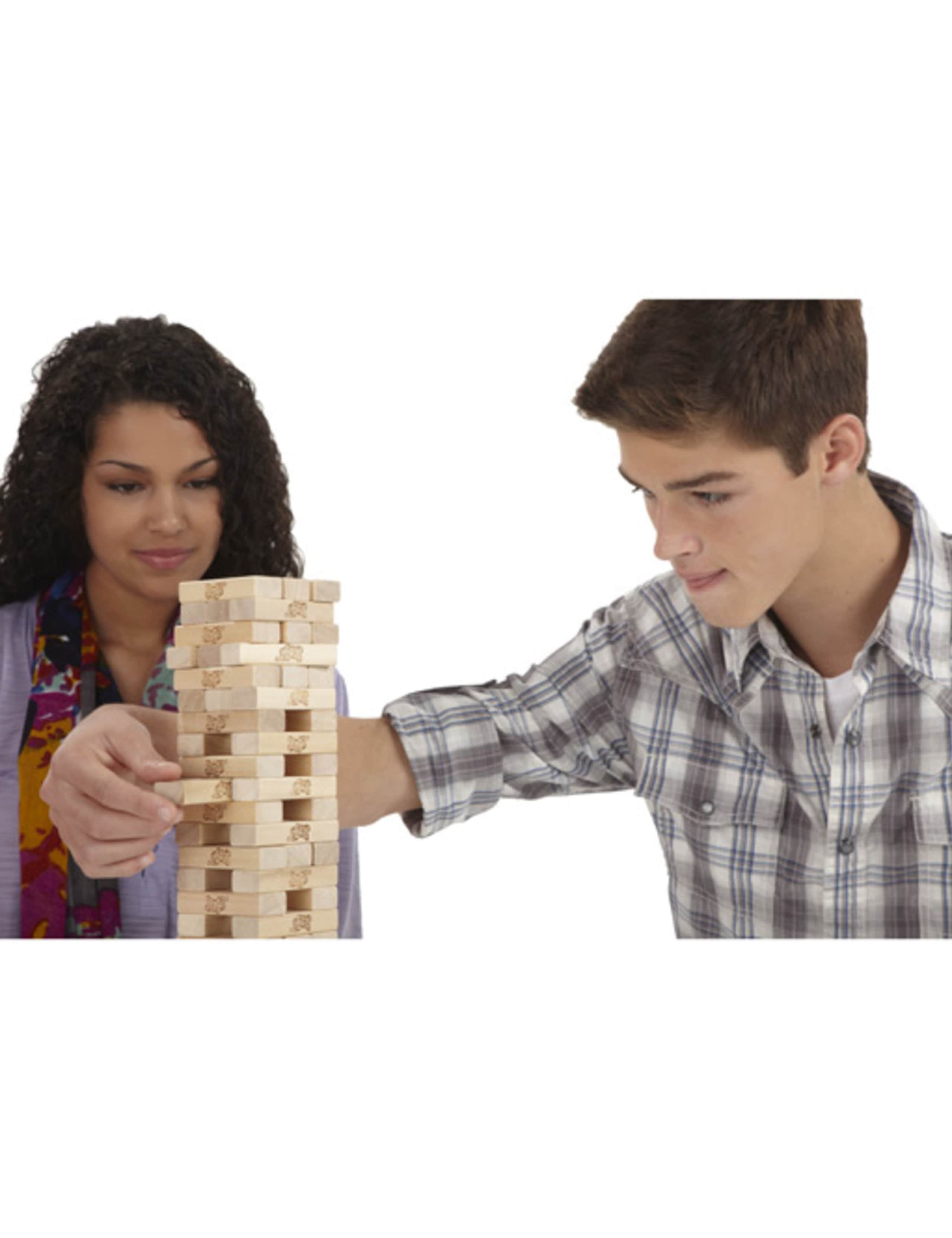 Jenga (6+ Yrs) 3 of 5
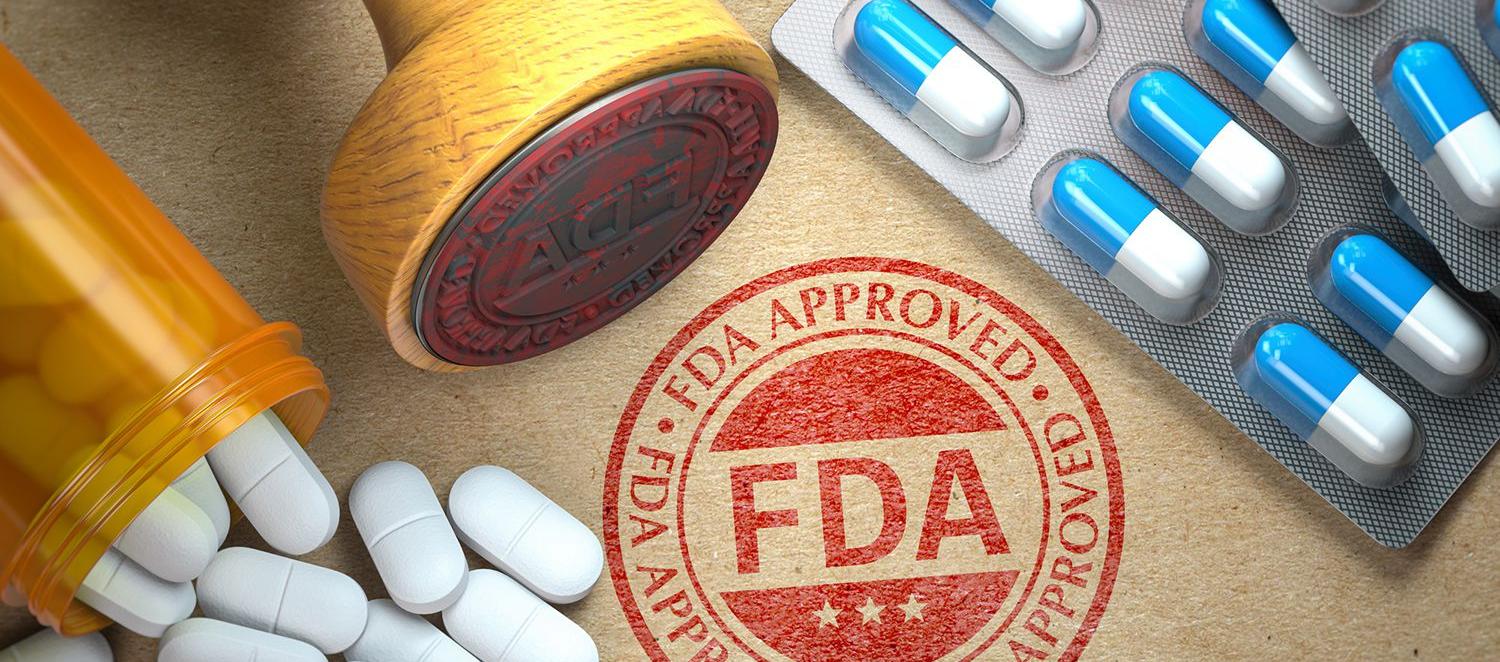 El medicamento está siendo desarrollado por Eisai y Biogen.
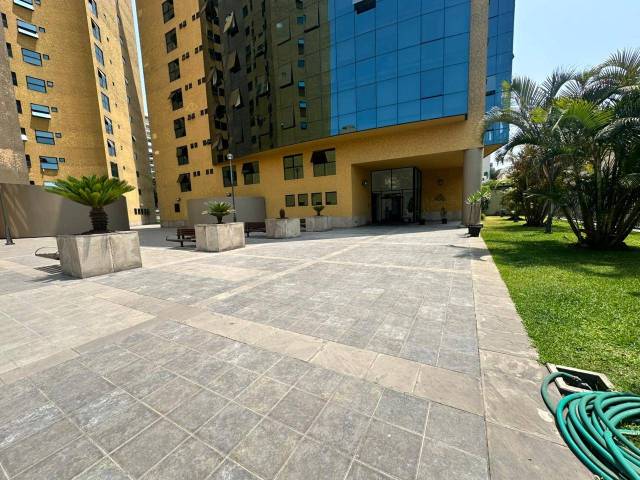 #PR-131 - Departamento para Alquiler en Lima - LIM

◆ PROMPT
The task calls for every line of the data to be returned exactly, without pictures.

◆ WRITTEN RESPONSE
 Jenga (6+ Yrs) 3 of 5
 El medicamento está siendo desarrollado por Eisai y Biogen.
 #PR-131 - Departamento para Alquiler en Lima - LIM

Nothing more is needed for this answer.